A useful quote misattributed to Mark Twain

Everybody complains about the problems with using statistical process control on color difference data, but nobody does anything about it. I know, you think Mark Twain said that, but he never did. Contrary to popular belief, Mark Twain was not much of a color scientist.

The actual quote from Mark Twain

So now it's time for me to leave the road of "if you use these techniques, I won't invite you over to my place for New Year's eve karaoke", and move onto "this approach might work a bit better; what N'Sync song would you like to sing?"

Part of the problem with ΔE is that it is an absolute value. It tells you how far, but not which direction. Another part of the problem is that color is inherently three dimensional, so you need some way to combine three numbers, either explicitly or implicitly.

Three easy pieces

Many practitioners have taken the tack of treating the three axes of color separately. They look at ΔL*, Δa*, and Δb* each in isolation. Since these individual differences can be either positive or negative, they at least have a fighting chance of being somewhat normally distributed. In my vast experience, when a color process is in control, the variations of  ΔL*, Δa*, and Δb* are not far from being normal. I briefly glanced at one data set, and somebody told me something or other about another data set, so this is pretty authoritative.

Let's take an example of real data. The scatter plot below shows the a*b* values of yellow during a production run. These are the a*b* values of two solid yellow patches from each of 102 newspaper printers around the US. This is the data that went into the CGATS TR 002 characterization data set. The red bars are upper and lower control limits for a* and for b*, each computed as the mean, plus and minus three standard deviation units. This presents us with a nice little control limit box.

Scatterplot of a*b* values of solid yellow patches on 102 printers

There is a lot of variation in this data. There is probably more than most color geeks are used to seeing. Why so much? First off, this is newspaper printing, which is on an inexpensive stock, so even within a given printing plant, the variation is fairly high. Second, the printing was done at 102 different printing plants, with little more guidance other than "run your press normally, and try to hit these L*a*b* values".

The variation is much bigger in b* than in a*, by a factor of about 4.5. A directionality like this is to be expected when the variation in color is largely due to a single factor. In this case, that factor is the amount of yellow ink that got squished onto the substrate, and it causes the scatterplot to look a lot like a fat version of the ideal ink trajectory. Note that often, the direction of the scatter is toward and away from neutral gray.

This is actually a great example of SPC. If we draw control limits at 3 standard deviation units away from the mean, then there is a 1 in 200 chance that normally distributed data will fall outside those limits. There are 204 data points in this set, so we would expect something like one data point outside any pair of limits. We got four, which is a bit odd. And the four points are tightly clustered, which is even odder. This kicks in the SPC red flag: it is likely that these four points represent what Deming called "special cause".
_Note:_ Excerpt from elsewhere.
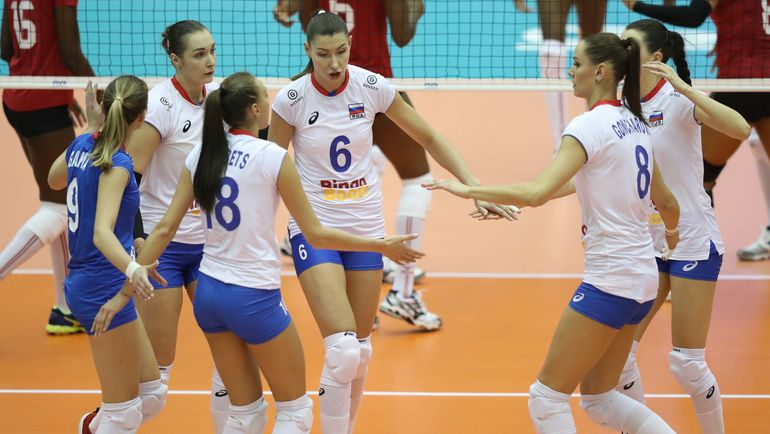 Россиянки стартовали на ЧМ с уверенной победы. Фото fivb.org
I had a look at the source of the data points. Remember when I said that all the printers were in the US? I lied. It turns out that there were two newsprinters from India, each with two representatives of the solid yellow. All the rest of the printers were from either the US or from Canada. I think it is a reasonable guess that there is a slightly different standard formulation for yellow ink in that region of the world. It's not necessarily wrong, it's just different.

I'm gonna call this a triumph of SPC! All I did was look at the numbers and I determined that something was fishy. I didn't know exactly what was fishy, but SPC clued me in that I needed to go look.

Two little hitches

I made a comment a few paragraphs ago, and I haven't gotten any emails from anyone complaining about some points that I blissfully neglected. Here is the comment: "If we draw our control limits at 3 standard deviation units away from the mean, then there is a 1 in 200 chance that normally distributed data will fall outside those limits." There are two subtle issues with this. One makes us over-vigilant, and the other makes us under-vigilant.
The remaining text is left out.